- Release Date
- 31 December, 1999
- Single Player
- Whoopee Camp
- Sony Computer Entertainment
The PlayStation Store recently saw the re-release of PS1 classics, Tomba and Tomba 2 (better known as Tombi in Europe). I was absolutely thrilled as Tomba 2: The Evil Swine Return was one of my childhood favorites. Unfortunately, the games were only available in Japanese and, try as I might, I couldn’t get through all of the challenges without being fluent. Off I trudged to Amazon to see how much an English copy was and found nothing cheaper than at least fifty dollars – cripes. In a final act of desperation, I dug through my old case of games and voila! There was my pink haired beauty, ready to go!
Loaded, booted and off we went!
Now, some games just do not age well. Even nostalgia cannot always blind players to the awful polygons writhing before them or the finicky controls most of us have long since tried to repress in our memories. Tomba 2, however, is not on that list.
The game still looks fairly crisp and colorful, with its 2.5D worlds all still feeling well-crafted, vibrant and impressive. They still have a presentation about them that brought a smile or two. The only downside is that they are far too small. Even so, they are packed quite nicely with gems, secrets and items that will come into play in quests to come without feeling crowded or unnecessary.
That’s one thing I always really loved about Tomba 2: the puzzles and problem-solving elements. While they don’t seem all that difficult now, my child brain was completely blown working out how to solve each and every one. It’s one of the only games I’ve ever played that made back-tracking fun. Normally, this is something that can hinder or even ruin the experience, but it still holds strong as a gameplay element here.
Speaking of, the controls are still pretty impressive. Tomba controls well, though the hit detection is sometimes a little too precise. The Kujara Ranch, the third world in the game, features a mini-game in which Tomba must toss the Kujara into washing machines before the time limit runs out. Sounds simple enough, right? Ha ha, nope. The hit detection has to be just spot on, otherwise the oversized cheeps will hit the wall and bounce off – not to mention you have to jump just right to catch them, or they’ll briefly stun you and you’ll lose precious seconds. There’s ten levels to this game; ten levels of increasing difficulty and madness. It was one of two quests in Tomba 2 that actually took me years to beat with my awful hand-eye coordination.
On this day, I shake my fist at thee, Tomba. Ten years you’ve mocked me with your impossible trolley quest and Kujara washing. Now, I emerge the victor, with only a touch of shame!
Ahem, continuing on. The story here is pretty standard of an early platformer: evil pigs kidnap Tomba’s friend and have put a curse on the various worlds. In order to beat the game, Tomba must fight each one of the evil pigs to break the curse and find Tabby. It’s not exactly the most stellar plot, but with all the fun mixed in, I honestly couldn’t care less. The boss battles alone make up for the lackluster plot and vary in arena and difficulty. While the evil pigs aren’t exactly bursting in complexity and rich back story (really, who is in this game?), they do make for some engaging and fun antagonists, especially as things go batshit insane near the end of the game.

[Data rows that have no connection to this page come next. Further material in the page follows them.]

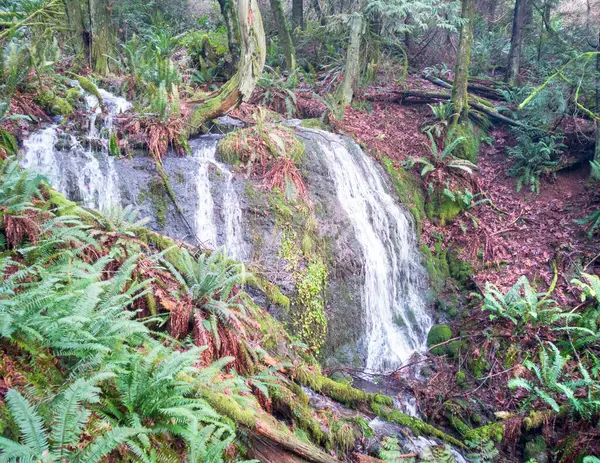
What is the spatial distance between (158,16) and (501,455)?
1638 cm

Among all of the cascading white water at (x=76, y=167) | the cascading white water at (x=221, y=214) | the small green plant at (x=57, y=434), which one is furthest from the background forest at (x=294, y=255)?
the cascading white water at (x=221, y=214)

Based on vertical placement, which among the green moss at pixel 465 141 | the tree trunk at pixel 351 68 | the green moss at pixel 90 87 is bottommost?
the green moss at pixel 465 141

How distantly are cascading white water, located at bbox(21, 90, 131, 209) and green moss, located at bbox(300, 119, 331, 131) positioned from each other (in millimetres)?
4809

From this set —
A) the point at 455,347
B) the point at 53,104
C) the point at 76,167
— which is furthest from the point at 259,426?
the point at 53,104

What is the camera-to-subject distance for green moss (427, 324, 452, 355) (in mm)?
7730

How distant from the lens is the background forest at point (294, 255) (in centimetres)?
269

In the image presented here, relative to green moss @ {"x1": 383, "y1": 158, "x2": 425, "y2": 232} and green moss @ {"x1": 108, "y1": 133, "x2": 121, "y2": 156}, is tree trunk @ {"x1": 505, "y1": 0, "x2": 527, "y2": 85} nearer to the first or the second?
green moss @ {"x1": 383, "y1": 158, "x2": 425, "y2": 232}

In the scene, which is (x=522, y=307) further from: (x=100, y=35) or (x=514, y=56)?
(x=100, y=35)

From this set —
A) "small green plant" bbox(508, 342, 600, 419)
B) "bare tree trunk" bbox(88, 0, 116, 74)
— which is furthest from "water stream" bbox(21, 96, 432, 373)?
"bare tree trunk" bbox(88, 0, 116, 74)

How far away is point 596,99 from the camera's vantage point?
10141 millimetres

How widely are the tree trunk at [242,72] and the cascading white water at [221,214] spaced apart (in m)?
1.32

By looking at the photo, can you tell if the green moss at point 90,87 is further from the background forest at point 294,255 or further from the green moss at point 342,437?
the green moss at point 342,437

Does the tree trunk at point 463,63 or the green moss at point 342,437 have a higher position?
the tree trunk at point 463,63

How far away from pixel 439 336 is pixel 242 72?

And oh, that voice acting. Dear Poseidon in the sea, it is some of the most hilariously mismatched and goofy voice acting I’ve ever heard. Japanese games aren’t the luckiest when it comes to getting American voice actors to translate and stand in, but the game had me in tears of laughter and unadulterated mirth within the first level. It’s the little things that keep you going.
In short, Tomba 2 is still a great game. It stacks up pretty well against other PS1 classics, and everything still feels lovingly crafted and solid from most angles. While it does feel a bit shorter and sillier now, I still have fond memories and I am glad to know those memories aren’t just blinded in nostalgia.
If you’ve never played, give it a shot if the chance ever arrives (or your Japanese is pretty good).